Many business people find the golf course a great place to close a deal.
Even better, some of the costs associated with the 18 holes could pay off as a tax deduction.
This tax break, however, is only for Americans.
Our golfing business neighbors to the north aren't allowed such a tax deduction. But that might soon change.
"A caucus of about two dozen parliamentarians from across all political stripes is pushing to persuade Canadian Finance Minister Jim Flaherty, himself an occasional golfer, to throw out the old law — introduced in an era when policy makers still viewed golf as an elitist pursuit," reports the Wall Street Journal.
Similar business deduction rules: Canada's and America's business meals and entertainment (M&E) expense deductibilty rules are similar.
Canadian tax law limits the M&E business tax deduction to 50 percent of the amount spent.
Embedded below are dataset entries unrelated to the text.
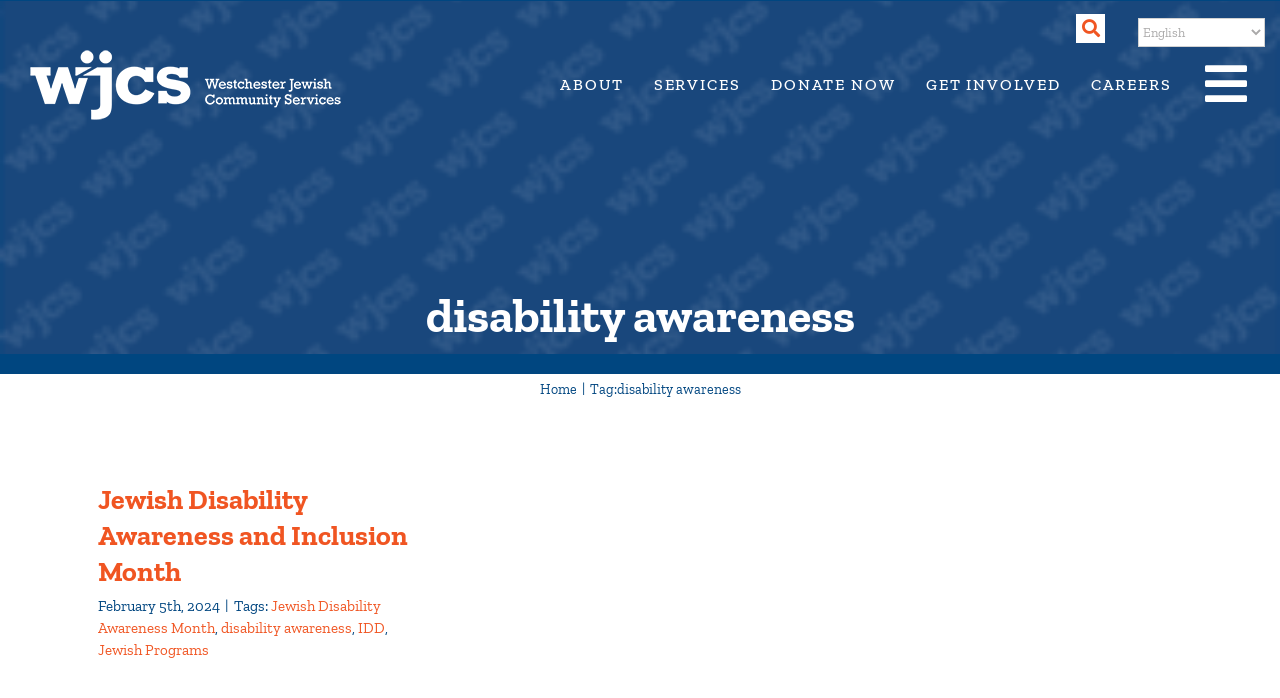

--- FILE ---
content_type: text/plain
request_url: https://www.google-analytics.com/j/collect?v=1&_v=j102&a=1477257170&t=pageview&_s=1&dl=https%3A%2F%2Fwww.wjcs.com%2Ftag%2Fdisability-awareness%2F&ul=en-us%40posix&dt=disability%20awareness%20Archives%20-%20Westchester%20Jewish%20Community%20Services&sr=1280x720&vp=1280x720&_u=IEBAAEABAAAAACAAI~&jid=345336766&gjid=269248953&cid=717251458.1764962959&tid=UA-43351956-1&_gid=466661274.1764962959&_r=1&_slc=1&z=1716597910
body_size: -449
content:
2,cG-18CL8HQVWH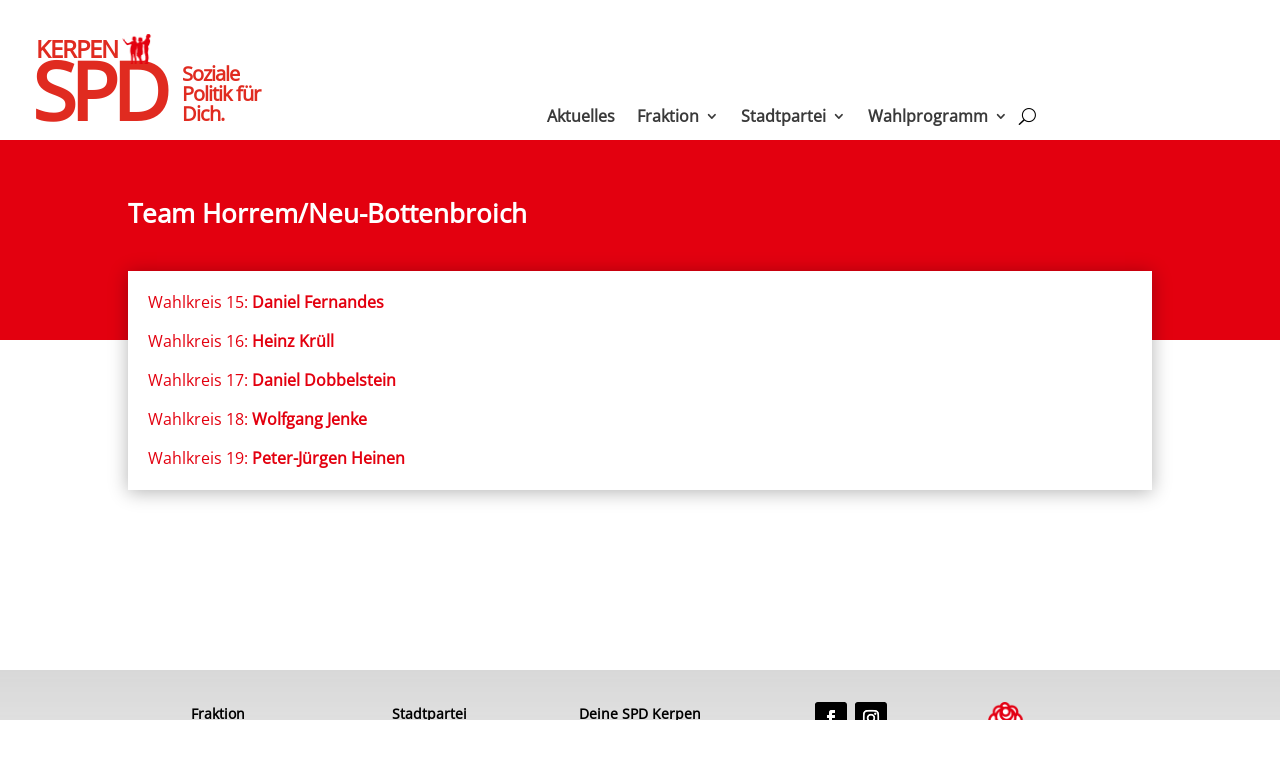

--- FILE ---
content_type: text/html; charset=UTF-8
request_url: https://www.spd-kerpen.de/wp-admin/admin-ajax.php
body_size: -4
content:
286625.688b7130ab9dcd686747547097356c87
That 50 percent limit also generally applies to U.S. business M&E expenses.
For American taxpayers, that means that the business discussions conducted between the birdies, bogies and sand traps allow them to deduct half the cost of the rounds.
In Canada, though, any expense incurred for use of a golf course, such as membership fees, initiation fees or daily green fees, cannot be deducted for tax purposes at all, according to BDO Canada.
"This rule has been in Canadian tax law for decades and has never been updated to take into account that golf is at least as valid an entertainment expense as a night out on the town," adds the accounting firm's website on the subject.
Outdated tax law: The Canadian tax law restricting golf-related business deduction has been on the books for more than 40 years ago. Specifically, notes the WSJ article:
"Since 1971, Canadians have been barred from deducting greens fees for business-related golf outings. Canadian companies and businessmen can deduct hockey and other professional sports events, theater and concert tickets, and pricey meals at the country's finest restaurants, so long as they are business-related. But deducting a host of golf-related expenses — a staple of the tax code south of the border in the U.S. — is out of bounds."
If Canadian tax laws do eventually look like America's Internal Revenue Code when it comes to writing off golf-related business expenses, the change will be in large part due to a public relations and government lobbying effort launched last year by the National Allied Golf Association, or NAGA.
In addition to the golf deduction component, NAGA is using the campaign to to highlight golf's impact on Canada's economy, growing citizen participation rates — golf is the country's most popular recreational activity, beating out even the national pastime of hockey — and golf courses as environmental stewards.
"More and more people are becoming aware of our push to increase awareness of an outdated tax system in Canada that does not allow green fees to be deducted for business-related golf outings," said PGA of Canada CEO Gary Bernard, who also serves as chair of NAGA.